→ **Text extract**:
-*-*-

Nicole Poteat featured

Mover & Shaker: Nicole Poteat, Vice President and Private Client Advisor, Bank of America Private Bank

Nicole PoteatBy Cathie Ericson

Before finding her current position, Nicole Poteat was unsure there was a career in finance that would allow her to truly bring her full self to the table.

Now, as a Private Client Advisor with Bank of America Private Bank she has a strong institution behind her, but also plays the role of entrepreneur, allowing her to combine her professional and intellectual drive with her personal interest in building relationships and helping others thrive.

“It’s important for young professionals to remain open to the idea that even if the seat they are currently in is not a fit, there is still a path out there that will capitalize on the different facets of their passions and abilities. They just have to remain vigilant about seeking it.”

Finding a Passion in Client Service

Fortunately Poteat was able to find that path. She studied government at Harvard and then graduated from Boston College Law School, starting her career in the government and non-profit space. At the same time, her wife Emilie was finishing a PhD and studying the sharing economy, which piqued Nicole’s interest in how companies thrive in today’s environment. That led her to look into a position with Goldman Sachs as a summer associate, subsequently joining the firm full-time after graduation. While her “bigger picture” enterprise strategy role offered lots of opportunity for growth, she realized she missed having a direct impact and forming client relationships; therefore, when she was approached by a recruiter from U.S. Trust, she transitioned to the private banking world where she has been for almost two years.

-*-*-

→ **Given information**:
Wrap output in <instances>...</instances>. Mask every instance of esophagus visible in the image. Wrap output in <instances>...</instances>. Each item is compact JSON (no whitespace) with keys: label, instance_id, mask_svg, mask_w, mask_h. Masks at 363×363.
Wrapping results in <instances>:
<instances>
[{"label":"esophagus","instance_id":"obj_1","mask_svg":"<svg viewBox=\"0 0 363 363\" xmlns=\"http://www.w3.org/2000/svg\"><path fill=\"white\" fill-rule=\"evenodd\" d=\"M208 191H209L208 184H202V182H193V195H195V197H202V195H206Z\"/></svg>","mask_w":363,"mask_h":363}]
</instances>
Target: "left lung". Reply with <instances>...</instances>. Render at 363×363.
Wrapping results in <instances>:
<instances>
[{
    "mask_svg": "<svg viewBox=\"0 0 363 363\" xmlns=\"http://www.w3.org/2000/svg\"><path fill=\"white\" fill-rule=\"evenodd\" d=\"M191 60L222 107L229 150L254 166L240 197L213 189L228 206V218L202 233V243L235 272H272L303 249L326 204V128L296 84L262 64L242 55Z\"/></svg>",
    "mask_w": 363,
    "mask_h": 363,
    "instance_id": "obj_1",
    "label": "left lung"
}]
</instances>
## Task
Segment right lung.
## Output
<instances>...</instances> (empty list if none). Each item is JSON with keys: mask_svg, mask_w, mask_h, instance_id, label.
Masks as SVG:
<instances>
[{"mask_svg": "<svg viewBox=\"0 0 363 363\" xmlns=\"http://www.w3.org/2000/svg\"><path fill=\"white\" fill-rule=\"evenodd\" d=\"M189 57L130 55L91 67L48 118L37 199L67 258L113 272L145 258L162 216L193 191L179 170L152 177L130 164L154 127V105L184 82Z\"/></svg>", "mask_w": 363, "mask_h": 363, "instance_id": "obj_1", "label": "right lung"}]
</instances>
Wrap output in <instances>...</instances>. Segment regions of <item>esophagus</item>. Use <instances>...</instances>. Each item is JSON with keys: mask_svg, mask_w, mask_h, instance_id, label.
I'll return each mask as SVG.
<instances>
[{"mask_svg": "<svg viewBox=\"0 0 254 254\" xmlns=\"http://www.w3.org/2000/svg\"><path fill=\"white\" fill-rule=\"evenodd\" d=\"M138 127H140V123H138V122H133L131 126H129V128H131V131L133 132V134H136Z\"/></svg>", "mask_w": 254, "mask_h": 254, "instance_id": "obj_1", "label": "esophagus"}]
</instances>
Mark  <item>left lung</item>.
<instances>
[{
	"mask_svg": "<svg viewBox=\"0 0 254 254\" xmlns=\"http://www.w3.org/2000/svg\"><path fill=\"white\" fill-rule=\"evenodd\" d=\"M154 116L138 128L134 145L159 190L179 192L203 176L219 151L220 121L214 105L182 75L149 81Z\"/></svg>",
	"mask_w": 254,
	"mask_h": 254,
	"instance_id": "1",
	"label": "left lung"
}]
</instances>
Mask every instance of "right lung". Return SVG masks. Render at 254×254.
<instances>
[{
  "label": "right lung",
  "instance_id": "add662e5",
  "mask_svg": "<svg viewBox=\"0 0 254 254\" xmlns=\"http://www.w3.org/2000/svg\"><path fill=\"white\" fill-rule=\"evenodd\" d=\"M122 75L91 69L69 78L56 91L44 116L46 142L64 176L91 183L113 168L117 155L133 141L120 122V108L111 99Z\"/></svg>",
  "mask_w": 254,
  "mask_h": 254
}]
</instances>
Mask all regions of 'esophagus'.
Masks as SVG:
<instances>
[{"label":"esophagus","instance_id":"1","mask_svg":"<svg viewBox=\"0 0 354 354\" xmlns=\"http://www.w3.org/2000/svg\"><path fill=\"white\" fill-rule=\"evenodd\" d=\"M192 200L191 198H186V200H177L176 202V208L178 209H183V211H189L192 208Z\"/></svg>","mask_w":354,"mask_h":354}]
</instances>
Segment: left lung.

-*-*-

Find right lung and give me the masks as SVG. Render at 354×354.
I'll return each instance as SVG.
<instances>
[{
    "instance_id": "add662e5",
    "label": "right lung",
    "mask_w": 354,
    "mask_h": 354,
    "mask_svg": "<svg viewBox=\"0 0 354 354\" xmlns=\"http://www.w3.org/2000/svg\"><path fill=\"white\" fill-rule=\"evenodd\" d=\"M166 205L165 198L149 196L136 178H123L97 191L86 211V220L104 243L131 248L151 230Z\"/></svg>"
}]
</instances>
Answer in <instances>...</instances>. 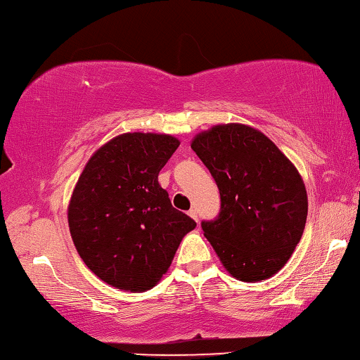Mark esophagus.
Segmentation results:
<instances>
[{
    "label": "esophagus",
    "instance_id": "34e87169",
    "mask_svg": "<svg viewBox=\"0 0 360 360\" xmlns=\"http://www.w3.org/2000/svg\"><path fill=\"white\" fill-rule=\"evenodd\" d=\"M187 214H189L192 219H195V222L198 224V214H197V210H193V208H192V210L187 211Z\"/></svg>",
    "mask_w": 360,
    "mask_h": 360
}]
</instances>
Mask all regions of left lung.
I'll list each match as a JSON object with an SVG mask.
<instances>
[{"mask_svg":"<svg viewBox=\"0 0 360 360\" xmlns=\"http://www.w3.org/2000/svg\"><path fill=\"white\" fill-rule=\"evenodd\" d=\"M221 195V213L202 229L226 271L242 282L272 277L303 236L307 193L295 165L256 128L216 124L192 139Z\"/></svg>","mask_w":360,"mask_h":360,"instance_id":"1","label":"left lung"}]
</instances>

-*-*-

→ **List of tasks**:
a: In the profile, why did Nicole Poteat leave her enterprise strategy role and move into private banking? Answer in one to three sentences.
b: From the profile, copy word for word the passage that opens with the words "Finding a Passion" and closes with "almost two years.".
c: Using the profile, answer each question below.
(i) At which university did Poteat study government?
(ii) What was her wife Emilie finishing at the same time Poteat was working in the government and non-profit space?
(iii) About how long has Poteat been in the private banking world?

→ **Answers to the exercises**:
a: She felt that her "bigger picture" enterprise strategy role offered plenty of room for growth but missed having a direct impact and forming client relationships. When a recruiter from U.S. Trust approached her, she made the move into private banking.

b:
Finding a Passion in Client Service

Fortunately Poteat was able to find that path. She studied government at Harvard and then graduated from Boston College Law School, starting her career in the government and non-profit space. At the same time, her wife Emilie was finishing a PhD and studying the sharing economy, which piqued Nicole’s interest in how companies thrive in today’s environment. That led her to look into a position with Goldman Sachs as a summer associate, subsequently joining the firm full-time after graduation. While her “bigger picture” enterprise strategy role offered lots of opportunity for growth, she realized she missed having a direct impact and forming client relationships; therefore, when she was approached by a recruiter from U.S. Trust, she transitioned to the private banking world where she has been for almost two years.

c:
(i) Harvard
(ii) A PhD
(iii) Almost two years